福島県棚倉町

2014/08/18取材

  • 棚倉町案内板
 

棚倉の地は、比較的早い時期に中央政権の支配下に入ったと考えられる。二柱神社の伝承によると、延喜年間(901~923)に、常陸からの入植者が久慈川をさかのぼり定着したと伝えられる。

鎌倉期には伊達氏の影響下にあり、室町期には佐竹氏の影響下になった。戦国末期に伊達氏と佐竹氏が争い、伊達政宗が南奥をほぼ制圧すると、石川昭光は伊達氏の支配下となった。

その後、豊臣秀吉の奥州仕置きで、伊達政宗が岩出山に移封されると、石川氏は伊達氏に従いこの地を去った。

慶長5年(1600)、関ヶ原の戦いで佐竹義宣は、西軍の上杉氏寄りの態度を示していたため、戦後に出羽国秋田藩へ減移封され。棚倉一帯は天領となった。

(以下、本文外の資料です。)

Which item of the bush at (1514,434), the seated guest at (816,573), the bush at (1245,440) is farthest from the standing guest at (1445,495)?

慶長8年(1603)、立花宗茂が棚倉に1万石で入部し、棚倉藩が立藩した。宗茂は、関ヶ原の戦いでは西軍に属し大津城攻撃などで活躍したが、戦後は浪人の身となっていた。しかし宗茂は武名も高く、その人となりから多くの大名から仕官に誘われていた。徳川家康もそのうちの一人で、宗茂を再び大名として取り立てたといわれる。

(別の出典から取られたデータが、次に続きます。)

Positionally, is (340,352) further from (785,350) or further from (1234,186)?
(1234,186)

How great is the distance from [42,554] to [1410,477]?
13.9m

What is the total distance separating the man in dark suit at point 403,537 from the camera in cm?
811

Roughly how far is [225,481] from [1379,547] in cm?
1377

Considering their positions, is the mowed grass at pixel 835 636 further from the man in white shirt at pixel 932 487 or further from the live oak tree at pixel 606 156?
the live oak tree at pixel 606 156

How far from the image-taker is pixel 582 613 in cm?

元和6年(1620)、宗茂は旧領の筑後柳河藩へ国替えとなり、元和8年(1622)丹羽長重が常陸古渡藩から5万石で入部した。寛永2年(1625)、長重は棚倉城の築城を開始し、上方から商人を招き入れ、城下町の建設に尽力した。また、輸送業などに力を注ぎ藩財政の基盤を敷いた。

寛永4年(1627)、棚倉城が完成すると、丹羽長重は白河へ加増移封となり、譜代大名の内藤信照が5万石で入った。信昭は、藩領の検地をおこない支配体制を固めた。

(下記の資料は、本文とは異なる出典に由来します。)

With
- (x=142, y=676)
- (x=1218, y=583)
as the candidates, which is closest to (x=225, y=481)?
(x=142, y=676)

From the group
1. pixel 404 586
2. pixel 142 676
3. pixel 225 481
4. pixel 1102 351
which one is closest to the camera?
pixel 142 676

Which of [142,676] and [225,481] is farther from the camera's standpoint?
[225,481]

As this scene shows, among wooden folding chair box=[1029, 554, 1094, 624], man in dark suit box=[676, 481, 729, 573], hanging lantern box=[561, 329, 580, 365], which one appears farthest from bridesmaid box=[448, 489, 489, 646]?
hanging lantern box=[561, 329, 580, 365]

その後、棚倉藩は、中級、下級の譜代大名の懲罰的な目的での転封の対象地になり、領主は目まぐるしく変わる。宝永2年(1705)太田資晴、享保13年(1728)松平武元、延享3年(1746)小笠原長恭、文化14年(1817)、井上正甫、天保7年(1836)松平康爵、慶応2年(1866)阿部正静と変わり幕末に到る。

戊辰戦争では、阿部正静は藩兵を率い奥羽越列藩同盟に参加、白河口において奮戦した。しかし慶応4年(1868)6月に棚倉城は落城、正静は降伏し、明治4年(1871)、阿部正功のとき廃藩置県により廃藩となった。